Dass Preis und Wert nicht mehr Hand in Hand laufen in unserem Modesystem, dass da was schief läuft, offensichtlich nicht mehr stimmt, grundsolide krank ist am System, dass springt einen Nähblogger geradezu schmerzhaft an.

Diejenigen, die schon mal auf einem Weihnachtsmarkt selbstgenähte Shirts oder Mützen verkauft haben, berichten ausnahmslos geschockt von der Ignoranz der Menschen/Kunden, die es für frivol halten, wenn man seine Arbeit bezahlt haben möchte.

Wohl auch deswegen haben sich vor nun fast 1,5 Jahren viele Nähbloggerinnen zusammengetan um gegen die Verhältnisse in der Produktion der Bekleidungsindustrie zu demonstrieren.

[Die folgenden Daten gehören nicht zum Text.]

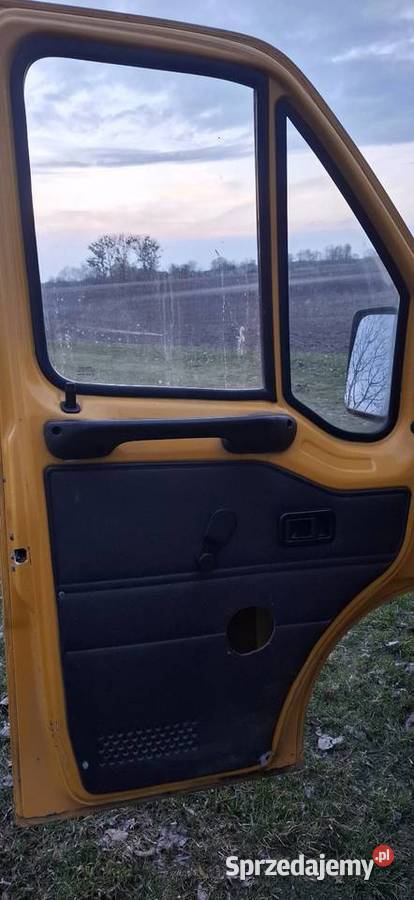 Fiat Ducato II 99R 28 idTD 122 silnik skrzynia ciężarowe Hańsk-Kolonia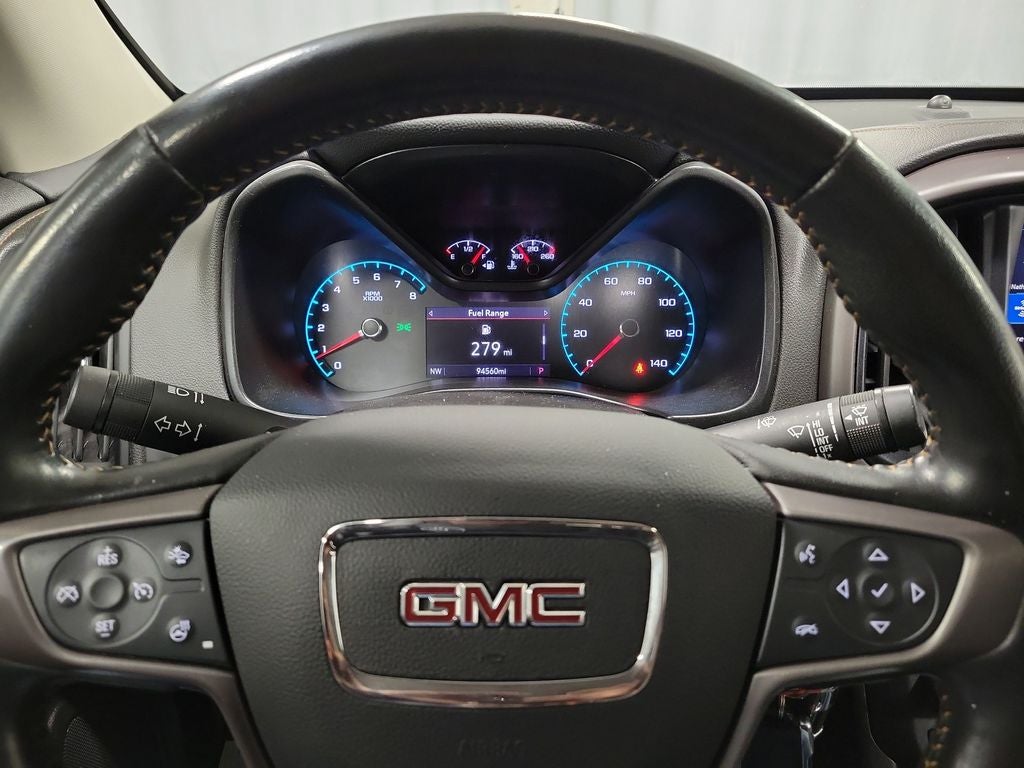2021 GMC Canyon AT4 w/Cloth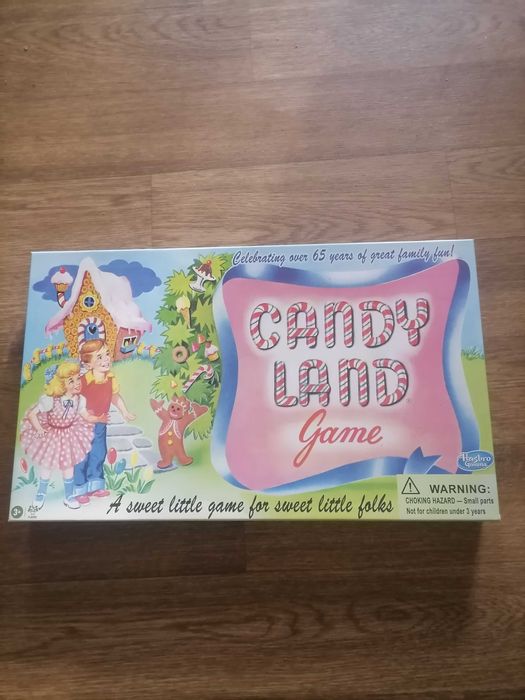 Candy Land настiльна гра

Hier nochmal für alle, die ihn noch nicht kennen:

Der Protestkatalog der Nähbloggerinnen – blättert ruhig durch. Es lohnt sich!

Die Community

Nähblogger folgen einander. Frau kennt sich. Manchmal so gar analog. Digital ist es eine untereinander vernetzte Community, die sich austauscht und inspiriert. Manchmal mehr, manchmal weniger. Natürlich gibt es „externe“ Follower. Die lesen und genießen mit. Grundsätzlich ist es eine – im Vergleich – überschaubare Community. Es dreht sich ums Nähen, um Stoff, manchmal um die Kinder oder um das Fotografieren.

Fashionblogger untereinander sind wohl mehr Konkurrenten als Freunde. Sie stehen eindeutig im Wettkampf um die Aufmerksamkeit der Follower und auch der Modekonzerne. Die vielen Tausend Follower kennen einander wohl nur in Ausnahmefällen. Fashionblogger sind die Stars ihrer Follower.  Es gibt Shopping Tipps, Gewinnspiele und jede Menge toller Fotos von all den Dingen, die ein Fashionblogger so hat/braucht.

(Gute Güte, ich habe mich heute da bei ein paar Blogs durchgeklickt, die laut Harpers Bazar superduperwichtig sind und ich fasse es kurz in einem Wort zusammen:

selbstwertgefühlvernichtend.

Durch und durch! BAD! 😉

So, das musste ich kurz klarstellen.  War mir ein Anliegen. 

Ich bin ja viel, Mutter, Ehefrau, Online Marketing Freak, Nähtüftlerin, Kreative, Aquarellentdeckerin, SacheninTextVerpackerin, wirklichgernEsserin, FotoapparatAutomatikAusschalterin und vieles vieles mehr.

Aber Fashionbloggerin bin ich keine.

Nie gewesen.

Wär‘ mir zu fad!

If you look with open eyes – you can see it.